L’élargissement des droits des parents d’enfants mort-nés suscite des réactions chez les défenseurs des droits des femmes.
« Les enfants mort-nés font pour toujours partie des familles dans lesquelles ils sont nés. Grâce à cet avant-projet de loi, cette reconnaissance trouvera également sa place dans notre législation », a déclaré la ministre de la Justice, Annelies Verlinden (cd&v), dans un communiqué.
Le dernier conseil des ministres, qui s’est tenu avant le 21 juillet, a permis de valider un avant-projet de loi. Ce texte prévoit qu’il sera possible de faire établir un acte auprès de l’état civil si l’enfant est décédé entre le 140e et le 179e jour de grossesse. Cela permettra aux parents de donner un nom de famille à leur enfant, au lieu du simple prénom qui était autorisé jusqu’à présent. Actuellement, le seuil est fixé au 180e jour de la grossesse.
Soutien au deuil ou recul des Droits ?
« Avec cette réforme, nous optons pour un dispositif mieux adapté à la réalité sociale et au vécu des parents », a justifié Annelies Verlinden.
Cependant, le Conseil de l’Egalité entre les Hommes et les Femmes bruxellois (CEFH) et son équivalent wallon, le Conseil Wallon de l’Egalité entre les Hommes et les Femmes (CWEFH), ont déposé cette semaine un avis d’initiative conjoint pour exprimer leurs réserves.
« Les deux Conseils attirent l’attention des responsables politiques locaux et fédéraux sur les dangers que représente la reconnaissance légale et/ou administrative de l’embryon/fœtus au regard du droit à l’IVG et les invitent à être particulièrement vigilant·e·s dans la défense de ce droit« , conclut l’avis.
Un argument potentiel contre l’élargissement de l’IVG
« La question ici n’est évidemment pas de nier ou de contester la souffrance et la douleur qui peut être celle des personnes qui ont à vivre une épreuve, de perdre un embryon ou un fœtus en pleine grossesse« , a déclaré le président du CWEFH, Benjamin Wery.
L’abaissement du seuil de 180 à 140 jours ne remet pas en cause le droit à l’interruption volontaire de grossesse. L’avant-projet de loi mentionne 140 jours, soit 20 semaines, ce qui est bien au-delà des 12 semaines de délai légal pour l’IVG, et juste en dessous des 18 semaines demandées par les défenseurs de l’élargissement de ce droit.

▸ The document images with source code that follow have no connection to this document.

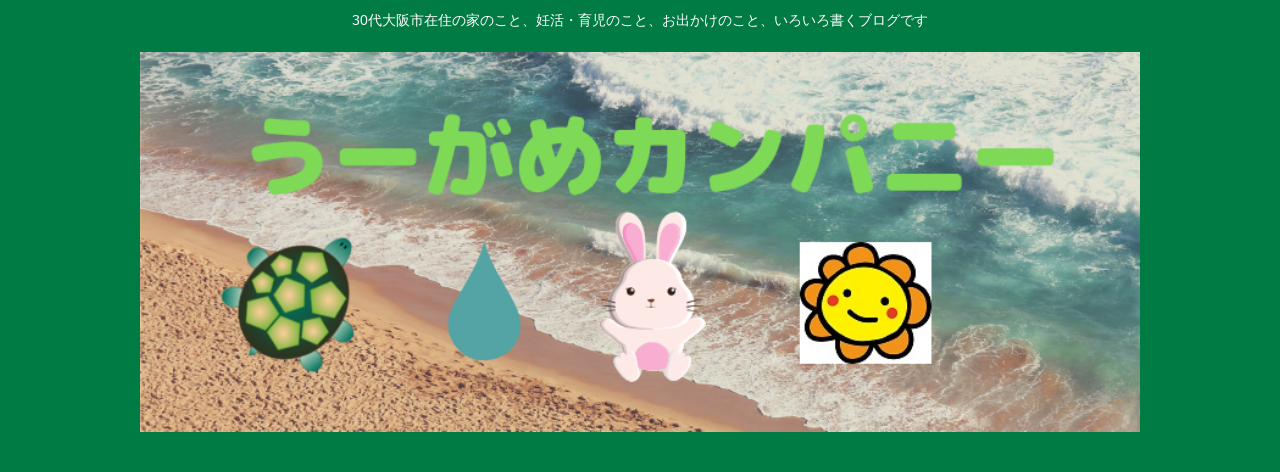

--- FILE ---
content_type: text/html; charset=utf-8
request_url: https://www.google.com/recaptcha/api2/aframe
body_size: 268
content:
<!DOCTYPE HTML><html><head><meta http-equiv="content-type" content="text/html; charset=UTF-8"></head><body><script nonce="J8601pQFBJSbsOsf4ZXJ3A">/** Anti-fraud and anti-abuse applications only. See google.com/recaptcha */ try{var clients={'sodar':'https://pagead2.googlesyndication.com/pagead/sodar?'};window.addEventListener("message",function(a){try{if(a.source===window.parent){var b=JSON.parse(a.data);var c=clients[b['id']];if(c){var d=document.createElement('img');d.src=c+b['params']+'&rc='+(localStorage.getItem("rc::a")?sessionStorage.getItem("rc::b"):"");window.document.body.appendChild(d);sessionStorage.setItem("rc::e",parseInt(sessionStorage.getItem("rc::e")||0)+1);localStorage.setItem("rc::h",'1769224682843');}}}catch(b){}});window.parent.postMessage("_grecaptcha_ready", "*");}catch(b){}</script></body></html>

Benjamin Wery reconnaît cela, mais souhaite alerter : « on a peur qu’il y ait un glissement« . « Si on se retrouve avec des majorités qui sont encore plus hostiles à l’IVG, il suffirait d’abaisser le seuil à ce moment-là et effectivement d’avoir vraiment une collision entre le fait que d’un côté on serait autorisé à pratiquer une IVG, alors que d’un autre côté, au même stade de la grossesse, on pourrait aussi réclamer la délivrance d’un acte administratif qui ressemblerait comme deux gouttes d’eau à un acte de naissance« , a expliqué le président du Conseil wallon.
La majorité se défend d’avoir de mauvaises intentions
La réforme de la loi sur l’IVG est mise en attente par le gouvernement fédéral depuis le mois de juin dernier. L’extension de 12 à 18 semaines, réclamée par certains partis de la majorité, est tempérée par la proposition du cd&v d’un élargissement à 14 semaines généralisées, assorties d’exceptions à 18 semaines pour les victimes de viol. Les questions éthiques demeurent donc un point sensible au sein de la majorité.
Cependant, cette réforme concernant les mort-nés n’a pas pour but de limiter le droit à l’IVG, selon le président du cd&v, Sammy Mahdi, qui s’est exprimé dans les colonnes du Standaard : « Cela s’inscrit tout simplement dans le discours ultra-progressiste selon lequel on préfère nier toute forme de vie prénatale, même si les parents le souhaiteraient« .
« Elle n’entraîne aucune conséquence juridique susceptible de compromettre un avortement ultérieur« , a voulu rassurer le président du parti démocrate-chrétien flamand.
Il convient de noter que la réforme de la reconnaissance des enfants mort-nés n’en est qu’à l’état d’avant-projet de loi et que le texte doit être transmis au Conseil d’Etat. Les discussions risquent donc de se poursuivre à la rentrée.